# how to sew on hats?



## miktoxic (Feb 21, 2008)

was wondering how to go about sewing a patch on a winter beanie style hat with a sewing machine. how do i separate the front from the back so i don't sew through both?


----------



## Teamwear (Mar 12, 2007)

Sew through both-no different that direct emboirdery


----------



## miktoxic (Feb 21, 2008)

i'm sorry. i meant sew through both sides of hat (as if you were wearing it) front side/front of head and back side/back of head /neck.


----------



## scarface1899 (Aug 7, 2008)

I am not sure what you mean, try to explain a bit better.


----------



## miktoxic (Feb 21, 2008)

scarface1899 said:


> I am not sure what you mean, try to explain a bit better.


i'm new at the whole sewing machine thing so bear with me please. i ordered some coats and winter hats as a giveaway to my best client at their christmas party. i also ordered custom patches of their logo so that i can apply to the apparrel.

the coats are easy enough for me to figure out; the patch is going on left chest. the coats open up at the zipper and it seems easy enough to be sewn with my machine.

the hats don't open up like a coat. if i laid the winter hat flat on the machine to sew the patch on, the needle and thread will go through the front and back of the hat, correct? leaving the hat useless until i cut it open. 

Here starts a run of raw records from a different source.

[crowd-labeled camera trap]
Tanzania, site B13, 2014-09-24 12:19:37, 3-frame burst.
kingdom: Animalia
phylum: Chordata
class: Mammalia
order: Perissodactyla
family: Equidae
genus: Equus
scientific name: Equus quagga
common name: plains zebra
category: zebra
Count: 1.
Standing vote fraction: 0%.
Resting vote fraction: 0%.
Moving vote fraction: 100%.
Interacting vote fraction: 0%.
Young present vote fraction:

i'm thinking that i just have to kinda manipulate the hat by opening it and foldin it/bending it (not the right words i guess cuz it's a knit hat) while i sew the patch on. but in doing that the hat stretches out in a weird way and would think that that would affect the way the final application of the patch looks on the hat.

i was wondering if there is something that you put inside the hat that protects the other side of it (so you could sew it flat) or is it a setting on the machine like a needle depth? kinda swimmin in circles here. thanks.


----------



## miktoxic (Feb 21, 2008)

i think i understand now. i'm thinking i slip the beanie over the sewing arm and use a 'free-quilting' sewing foot to allow movement both horiz and vert to sew this patch on.


----------



## scarface1899 (Aug 7, 2008)

ok now it is clear 

you are doing it on a sewing machine and not an embroiderymachine.

when you use clothes pins to hold the back to a certain point then you don't have to fold it in a strange way.

hope this works and otherwise put the back end under the sewing machine foot, this way you have not the flexibility but at least you can sew in an open space from the hat.


----------



## miktoxic (Feb 21, 2008)

never thought of clothes pins..........ingenious! thanks!


----------